The validity of such a grant of discretionary power was challenged in Koufman v. Sheinwald, 1 Cir., 83 F.2d 977. In that case, the court compared the test to the standard of care in tort cases. In like manner, the greatest weight must be attached to the findings by the trial court upon issues of fact. It would have burdened appellee excessively to analyze and incorporate into permanent records the basic information contained in the statements above mentioned. This burden would have been out of proportion to the benefit to be obtained by anyone other than himself on his petition for discharge. It may not be unreasonable for one to launch a highly speculative venture, expecting to perfect records at a later time if the venture succeeds, only to abandon it entirely when it fails. The circumstances in which there was a failure to keep records may be taken into consideration by the district court in determining whether or not a bankrupt has discharged the duties imposed upon him, fulfillment of which is made a condition precedent to the granting of a discharge.

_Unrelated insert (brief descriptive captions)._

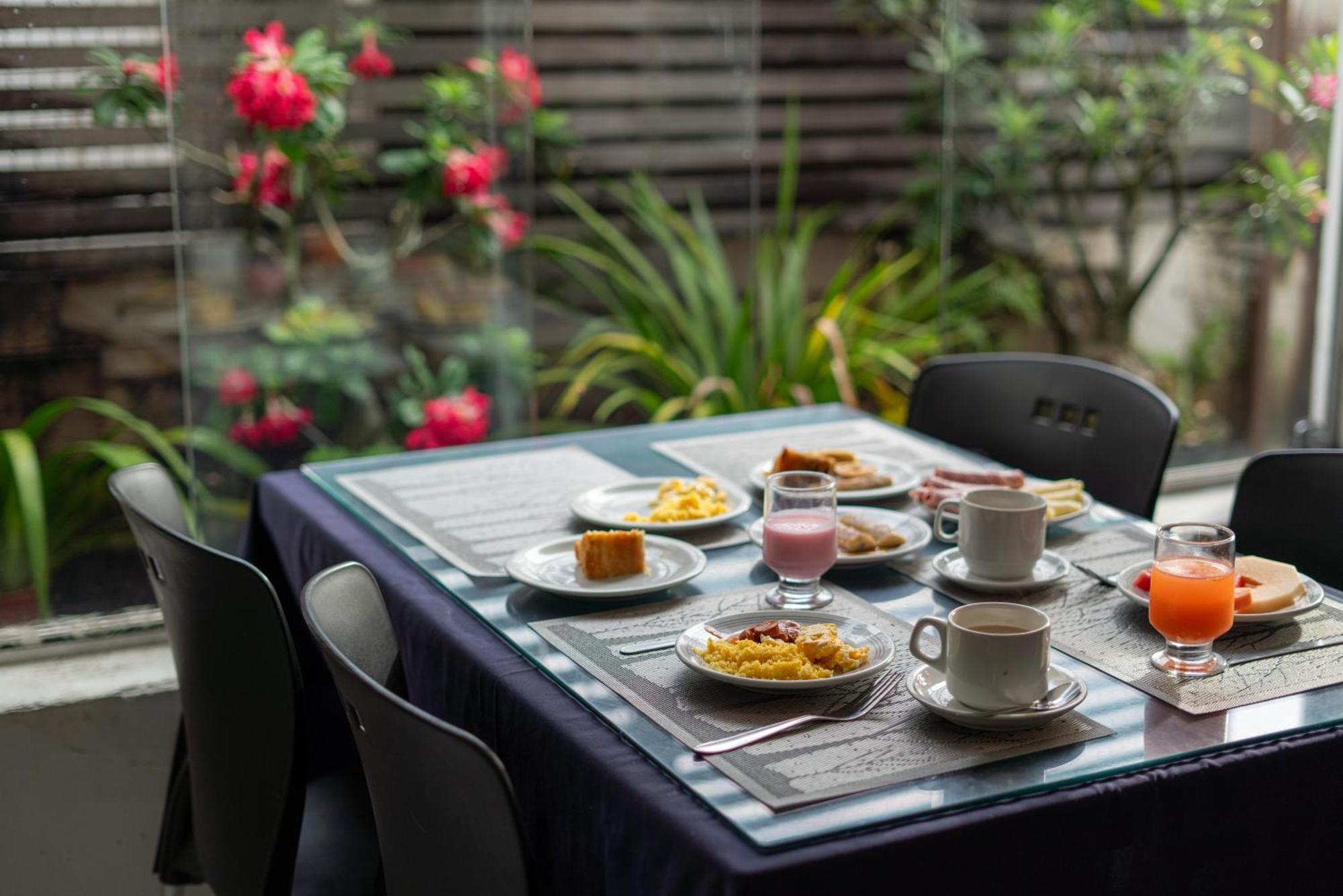 Lagoa Park Hotel João Pessoa 外观 照片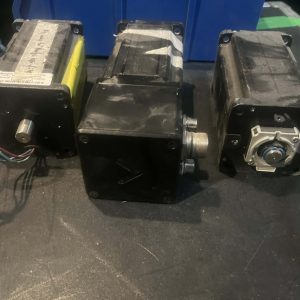 Lot de 3 stepper motor - moteur pas à pas pour projet - état inconnu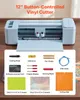SucceBuy rezačka na vinyl 30 cm, rezačka s tlačidlovým Náhľad obrázku produktu 5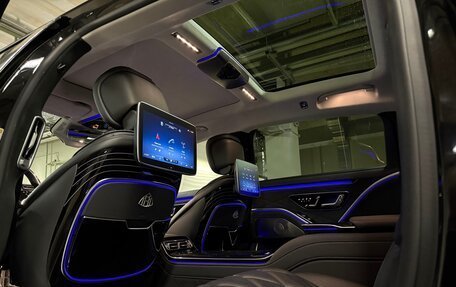 Mercedes-Benz Maybach S-Класс, 2022 год, 14 980 000 рублей, 9 фотография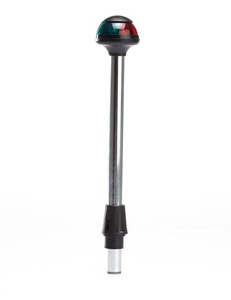 4100K Neutral White Straight Plug-In Pole Light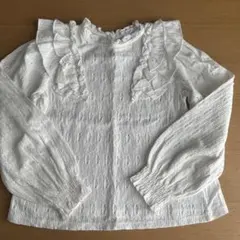 ZARA キッズ ブラウス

We do not find that the district court has ignored any reason which would compel the keeping of books or records as a condition to granting relief. It does not appear that the court gave undue weight to any circumstance, or that its finding of justification was based on irrelevant matter. The case is one in which the court was required to exercise the broad discretionary power vested in it. Having done so, its action should not be disturbed on appeal. Cf. International Shoe Co. v. Lewine, 5 Cir., 68 F.2d 517; In re Miller, D.C., 5 F. Supp. 913.
The judgment of the district court is affirmed.